— Selected passage —
Out of the Snare

Stand for Israel  |  April 23, 2019

Petra Heldt
Petra Heldt

While millions of Christians around the world stand for Israel, some have expressed their love by living in the Holy Land. A life lived in Israel, however, nearly cost one Christian Zionist her own. Writing at The Jerusalem Journal, our good friend Dexter Van Zile talks to Petra Heldt about the day more than twenty years ago when a suicide bomber nearly killed her:

When Petra tells you about surviving a suicide bombing attack in Jerusalem’s Machane Yehuda Market on July 30, 1997, she laughs. She laughs with astonishment of having survived the attack and the kindness shown to her by friends and strangers on the day of the attack and in the years since. She laments the 16 people who were killed in the attack, but she has no room to obsess about the bombers who tried to kill her and drive her from the land. Instead, she focuses on the Israelis who saved her.

She laughs with astonishment when describing how a random taxi driver stopped her as she ran in the street away from the attack and pushed her broken and bloody body into the back seat of his car — without regard for the blood she was shedding on his upholstery.

Spatial grounding data

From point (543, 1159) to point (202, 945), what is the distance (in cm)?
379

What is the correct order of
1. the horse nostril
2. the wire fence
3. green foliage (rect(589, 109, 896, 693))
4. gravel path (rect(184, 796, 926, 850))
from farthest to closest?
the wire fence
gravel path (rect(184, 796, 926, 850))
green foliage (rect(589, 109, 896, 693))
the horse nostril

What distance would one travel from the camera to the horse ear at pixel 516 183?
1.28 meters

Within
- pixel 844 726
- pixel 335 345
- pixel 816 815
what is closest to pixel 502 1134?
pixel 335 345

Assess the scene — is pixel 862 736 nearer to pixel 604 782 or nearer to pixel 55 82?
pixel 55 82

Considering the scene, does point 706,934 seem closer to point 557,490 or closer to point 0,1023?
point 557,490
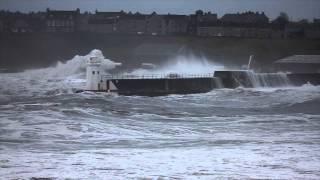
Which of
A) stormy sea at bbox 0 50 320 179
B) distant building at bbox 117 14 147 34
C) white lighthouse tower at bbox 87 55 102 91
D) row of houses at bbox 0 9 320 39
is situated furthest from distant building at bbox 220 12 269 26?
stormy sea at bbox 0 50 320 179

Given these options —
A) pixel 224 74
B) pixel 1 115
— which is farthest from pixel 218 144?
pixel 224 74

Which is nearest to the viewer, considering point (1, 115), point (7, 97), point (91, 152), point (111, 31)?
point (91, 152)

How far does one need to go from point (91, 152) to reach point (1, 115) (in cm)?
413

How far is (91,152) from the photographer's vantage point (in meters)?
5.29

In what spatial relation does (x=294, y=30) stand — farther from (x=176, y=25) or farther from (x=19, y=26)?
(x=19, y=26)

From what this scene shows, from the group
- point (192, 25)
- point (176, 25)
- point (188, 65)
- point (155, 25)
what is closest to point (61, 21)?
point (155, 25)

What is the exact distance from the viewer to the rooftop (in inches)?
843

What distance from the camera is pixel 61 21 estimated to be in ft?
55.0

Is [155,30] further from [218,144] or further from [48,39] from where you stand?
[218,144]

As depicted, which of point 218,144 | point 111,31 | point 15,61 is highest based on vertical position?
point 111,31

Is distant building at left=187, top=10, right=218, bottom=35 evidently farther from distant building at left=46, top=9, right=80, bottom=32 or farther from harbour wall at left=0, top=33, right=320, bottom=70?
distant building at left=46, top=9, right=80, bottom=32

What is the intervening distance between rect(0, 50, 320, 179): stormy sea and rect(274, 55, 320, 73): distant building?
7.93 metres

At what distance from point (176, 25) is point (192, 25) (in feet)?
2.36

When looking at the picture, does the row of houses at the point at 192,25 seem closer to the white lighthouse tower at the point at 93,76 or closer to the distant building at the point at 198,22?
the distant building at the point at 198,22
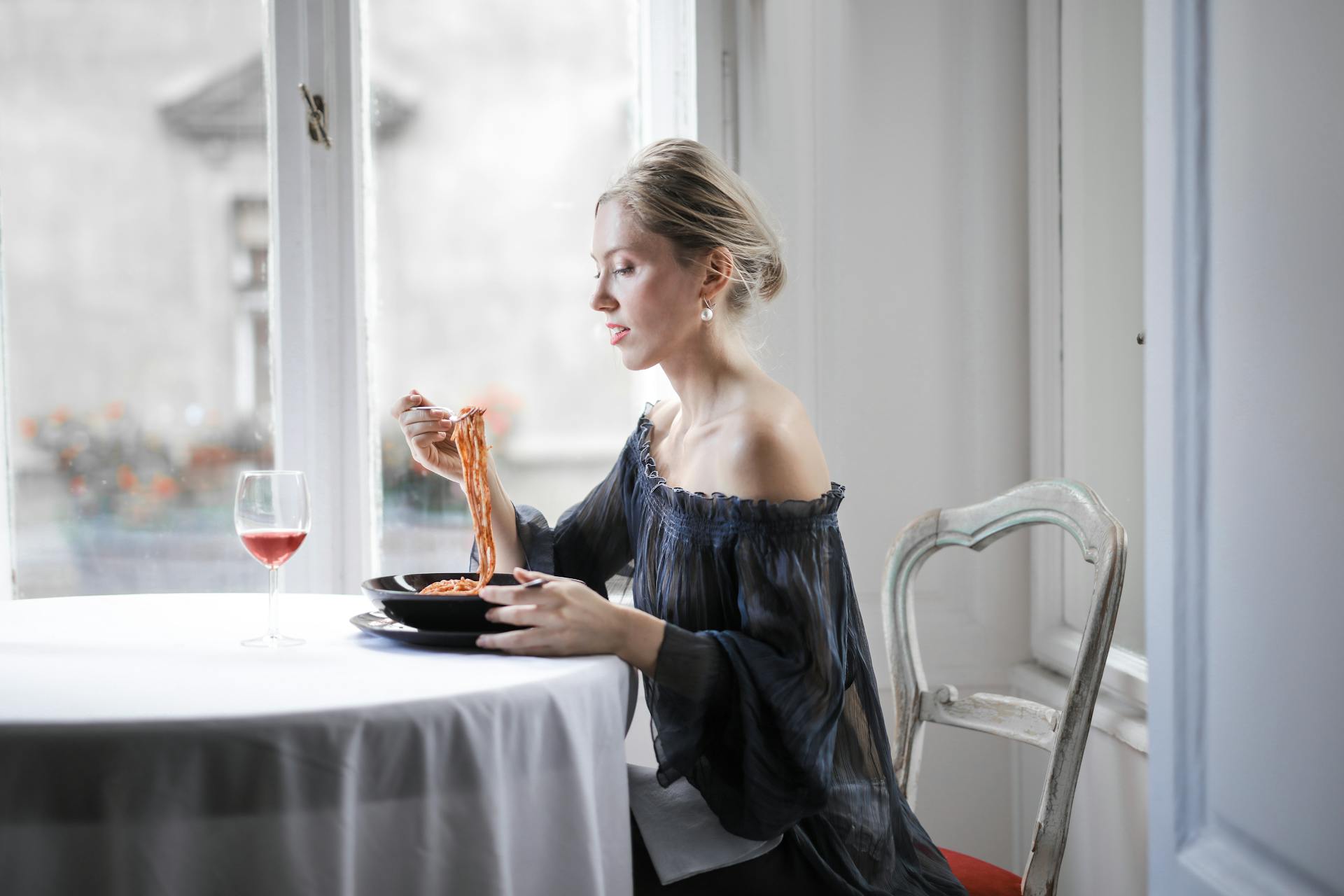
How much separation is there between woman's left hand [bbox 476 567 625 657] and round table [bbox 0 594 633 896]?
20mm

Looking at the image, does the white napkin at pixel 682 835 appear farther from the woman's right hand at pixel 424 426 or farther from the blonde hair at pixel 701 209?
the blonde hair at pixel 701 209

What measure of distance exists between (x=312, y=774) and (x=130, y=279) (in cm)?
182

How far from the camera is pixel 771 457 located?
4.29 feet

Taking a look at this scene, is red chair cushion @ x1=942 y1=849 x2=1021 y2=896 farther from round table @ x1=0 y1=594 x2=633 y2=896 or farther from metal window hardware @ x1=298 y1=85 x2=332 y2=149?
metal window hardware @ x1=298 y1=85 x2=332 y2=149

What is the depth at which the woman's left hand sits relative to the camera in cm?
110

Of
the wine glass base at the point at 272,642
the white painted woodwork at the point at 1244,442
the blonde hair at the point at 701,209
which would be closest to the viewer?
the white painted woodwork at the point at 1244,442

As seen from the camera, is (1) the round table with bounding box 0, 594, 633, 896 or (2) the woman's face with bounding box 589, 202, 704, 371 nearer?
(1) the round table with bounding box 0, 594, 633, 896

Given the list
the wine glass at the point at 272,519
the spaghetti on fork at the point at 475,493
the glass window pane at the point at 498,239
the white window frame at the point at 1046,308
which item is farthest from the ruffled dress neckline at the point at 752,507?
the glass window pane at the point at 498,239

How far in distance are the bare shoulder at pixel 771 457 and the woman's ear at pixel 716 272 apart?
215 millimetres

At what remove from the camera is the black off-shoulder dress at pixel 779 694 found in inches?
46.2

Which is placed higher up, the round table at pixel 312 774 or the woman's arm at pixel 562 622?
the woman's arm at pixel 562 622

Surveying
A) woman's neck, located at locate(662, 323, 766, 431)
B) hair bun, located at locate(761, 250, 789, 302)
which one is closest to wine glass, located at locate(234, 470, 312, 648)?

— Apply what you read —
a) In the article about Petra Heldt, on what date was the suicide bombing at Jerusalem's Machane Yehuda Market?
b) Transcribe the stretch of the Petra Heldt article from "While millions of" through "who saved her.", word for word.

— Solution set —
a) July 30, 1997

b)
While millions of Christians around the world stand for Israel, some have expressed their love by living in the Holy Land. A life lived in Israel, however, nearly cost one Christian Zionist her own. Writing at The Jerusalem Journal, our good friend Dexter Van Zile talks to Petra Heldt about the day more than twenty years ago when a suicide bomber nearly killed her:

When Petra tells you about surviving a suicide bombing attack in Jerusalem’s Machane Yehuda Market on July 30, 1997, she laughs. She laughs with astonishment of having survived the attack and the kindness shown to her by friends and strangers on the day of the attack and in the years since. She laments the 16 people who were killed in the attack, but she has no room to obsess about the bombers who tried to kill her and drive her from the land. Instead, she focuses on the Israelis who saved her.